Four: Still haven’t heard back about my proposal for Man Bites World and I haven’t gotten my notes for Everyone Loves Blue Dog. For a while, I stressed about this stuff, but at this point I’m going to shrug it off and write book three. It’ll come when it comes.

Five: Last night we made Alton Brown’s ginger ale recipe. It should be ready for tasting Saturday night. I’ll let you know how it comes out.

Six: You know how the economy slows down during a recession? It’s the same for doctors offices, too. The phones have been pretty slow–I guess people have been putting off their routine care.

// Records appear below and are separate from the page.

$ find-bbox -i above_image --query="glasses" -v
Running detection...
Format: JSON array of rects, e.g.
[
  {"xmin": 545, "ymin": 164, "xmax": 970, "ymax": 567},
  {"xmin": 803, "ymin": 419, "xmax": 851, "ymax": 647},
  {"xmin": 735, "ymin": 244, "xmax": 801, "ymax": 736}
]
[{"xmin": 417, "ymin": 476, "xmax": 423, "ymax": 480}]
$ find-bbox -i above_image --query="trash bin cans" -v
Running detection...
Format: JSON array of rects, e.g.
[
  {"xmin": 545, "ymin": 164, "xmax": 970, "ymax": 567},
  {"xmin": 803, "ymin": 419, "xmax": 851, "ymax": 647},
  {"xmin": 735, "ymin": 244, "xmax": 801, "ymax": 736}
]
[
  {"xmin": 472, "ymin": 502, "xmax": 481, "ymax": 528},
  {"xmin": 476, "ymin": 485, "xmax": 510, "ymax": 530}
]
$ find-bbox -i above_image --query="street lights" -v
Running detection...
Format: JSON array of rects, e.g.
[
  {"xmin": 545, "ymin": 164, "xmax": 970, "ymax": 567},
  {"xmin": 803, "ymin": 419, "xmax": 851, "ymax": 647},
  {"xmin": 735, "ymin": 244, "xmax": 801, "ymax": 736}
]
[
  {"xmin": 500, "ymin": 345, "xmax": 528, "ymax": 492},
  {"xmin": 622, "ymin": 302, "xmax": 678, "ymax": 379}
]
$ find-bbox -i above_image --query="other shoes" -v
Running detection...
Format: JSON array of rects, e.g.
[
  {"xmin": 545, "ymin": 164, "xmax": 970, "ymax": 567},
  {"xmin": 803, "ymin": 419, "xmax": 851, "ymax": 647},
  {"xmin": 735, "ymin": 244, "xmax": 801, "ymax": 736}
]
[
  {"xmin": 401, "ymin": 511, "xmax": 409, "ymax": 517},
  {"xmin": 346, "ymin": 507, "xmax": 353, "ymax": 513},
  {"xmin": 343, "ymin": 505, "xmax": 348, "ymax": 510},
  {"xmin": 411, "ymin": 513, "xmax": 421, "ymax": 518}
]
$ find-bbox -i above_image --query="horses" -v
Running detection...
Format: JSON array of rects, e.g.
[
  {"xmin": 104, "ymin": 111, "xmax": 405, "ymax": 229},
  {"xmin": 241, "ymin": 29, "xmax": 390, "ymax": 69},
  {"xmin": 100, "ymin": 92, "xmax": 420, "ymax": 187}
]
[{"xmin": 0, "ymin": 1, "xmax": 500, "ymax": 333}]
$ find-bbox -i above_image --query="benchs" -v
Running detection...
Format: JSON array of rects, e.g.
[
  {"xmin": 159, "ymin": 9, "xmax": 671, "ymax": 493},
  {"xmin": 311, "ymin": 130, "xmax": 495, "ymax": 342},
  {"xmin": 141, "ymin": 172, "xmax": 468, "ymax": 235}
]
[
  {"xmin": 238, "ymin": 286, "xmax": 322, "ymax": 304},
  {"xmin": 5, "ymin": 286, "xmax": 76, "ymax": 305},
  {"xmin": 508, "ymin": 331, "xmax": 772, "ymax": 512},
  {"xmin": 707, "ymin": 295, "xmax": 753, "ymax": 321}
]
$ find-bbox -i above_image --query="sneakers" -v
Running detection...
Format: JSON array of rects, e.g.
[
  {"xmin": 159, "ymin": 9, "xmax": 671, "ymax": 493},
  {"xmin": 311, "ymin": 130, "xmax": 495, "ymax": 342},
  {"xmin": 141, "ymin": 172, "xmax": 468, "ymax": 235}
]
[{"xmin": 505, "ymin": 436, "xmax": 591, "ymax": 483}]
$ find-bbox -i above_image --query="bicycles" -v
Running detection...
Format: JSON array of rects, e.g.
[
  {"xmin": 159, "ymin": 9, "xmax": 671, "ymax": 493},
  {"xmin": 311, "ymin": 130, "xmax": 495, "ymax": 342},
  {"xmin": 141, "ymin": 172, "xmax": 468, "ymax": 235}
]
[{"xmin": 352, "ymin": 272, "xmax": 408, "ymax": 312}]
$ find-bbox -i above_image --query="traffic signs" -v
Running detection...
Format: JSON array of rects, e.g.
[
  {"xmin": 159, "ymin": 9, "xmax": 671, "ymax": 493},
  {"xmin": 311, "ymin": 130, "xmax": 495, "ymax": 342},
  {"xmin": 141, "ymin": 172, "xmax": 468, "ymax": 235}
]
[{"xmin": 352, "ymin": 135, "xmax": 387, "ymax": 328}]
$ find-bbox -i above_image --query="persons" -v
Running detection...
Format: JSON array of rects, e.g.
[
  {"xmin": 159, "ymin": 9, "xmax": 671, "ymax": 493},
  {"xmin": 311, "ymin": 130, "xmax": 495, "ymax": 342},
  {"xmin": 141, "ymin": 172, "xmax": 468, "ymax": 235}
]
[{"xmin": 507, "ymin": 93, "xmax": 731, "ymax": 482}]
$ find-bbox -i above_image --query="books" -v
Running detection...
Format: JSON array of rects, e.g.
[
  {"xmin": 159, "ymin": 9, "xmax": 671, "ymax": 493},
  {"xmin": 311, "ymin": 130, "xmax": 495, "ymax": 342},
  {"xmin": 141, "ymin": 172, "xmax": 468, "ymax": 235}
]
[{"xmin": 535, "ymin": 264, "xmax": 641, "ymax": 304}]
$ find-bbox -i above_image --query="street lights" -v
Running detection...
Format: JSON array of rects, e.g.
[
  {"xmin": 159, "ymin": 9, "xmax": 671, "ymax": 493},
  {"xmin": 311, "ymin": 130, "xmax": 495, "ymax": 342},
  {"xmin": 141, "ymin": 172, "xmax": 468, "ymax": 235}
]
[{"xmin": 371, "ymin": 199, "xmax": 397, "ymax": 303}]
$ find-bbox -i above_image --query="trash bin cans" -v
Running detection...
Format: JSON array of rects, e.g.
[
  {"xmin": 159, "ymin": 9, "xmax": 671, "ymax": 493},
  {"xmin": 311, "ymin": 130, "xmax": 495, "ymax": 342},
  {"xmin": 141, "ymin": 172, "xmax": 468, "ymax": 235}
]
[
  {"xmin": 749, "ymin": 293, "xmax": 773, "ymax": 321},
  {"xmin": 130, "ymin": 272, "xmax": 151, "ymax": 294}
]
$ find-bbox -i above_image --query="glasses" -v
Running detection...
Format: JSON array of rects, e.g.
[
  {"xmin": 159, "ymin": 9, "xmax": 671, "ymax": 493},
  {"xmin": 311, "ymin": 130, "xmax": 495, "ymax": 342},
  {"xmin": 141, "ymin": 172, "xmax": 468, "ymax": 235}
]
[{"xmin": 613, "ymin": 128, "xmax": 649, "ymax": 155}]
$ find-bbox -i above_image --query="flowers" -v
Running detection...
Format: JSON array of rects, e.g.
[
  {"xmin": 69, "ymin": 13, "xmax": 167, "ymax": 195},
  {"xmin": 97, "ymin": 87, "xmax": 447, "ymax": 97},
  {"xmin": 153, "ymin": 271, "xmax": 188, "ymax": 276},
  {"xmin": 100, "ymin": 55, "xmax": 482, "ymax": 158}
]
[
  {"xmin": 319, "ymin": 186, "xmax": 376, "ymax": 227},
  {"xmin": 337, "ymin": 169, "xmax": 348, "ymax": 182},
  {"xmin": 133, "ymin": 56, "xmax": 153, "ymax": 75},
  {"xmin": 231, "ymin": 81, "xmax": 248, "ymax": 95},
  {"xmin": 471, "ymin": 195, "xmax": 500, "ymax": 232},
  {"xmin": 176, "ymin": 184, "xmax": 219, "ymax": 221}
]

Seven: On Tuesday, David Frum was on NPR (I know, I know, I forgot to post this earlier. Gimme a break!) to talk about Obama’s economic plan, the recession, and how conservatives can win back the majority in congress. His suggestion for regaining political power? Conservatives need to appeal to working class Americans again, and stop ignoring the wage stagnation of the past decade. His suggested fixes? Anti-immigration and deregulating health care Yeah, he wanted to deregulate. He said government over-regulation had made it impossible for a Sam Walton to create a nation-wide Wal-Mart of affordable health care.

These people are shameless. Worse, this sound bite of his was supposed to appeal to the working class, even though it’s the same old, same old. I guess it’s all about the marketing.

Eight: I’m reading one of Donald Westlake’s “Samuel Holt” novels, but mostly out of a sense of inertia. I’m in one of my book grouch phases; nothing satisfies me and nothing is interesting.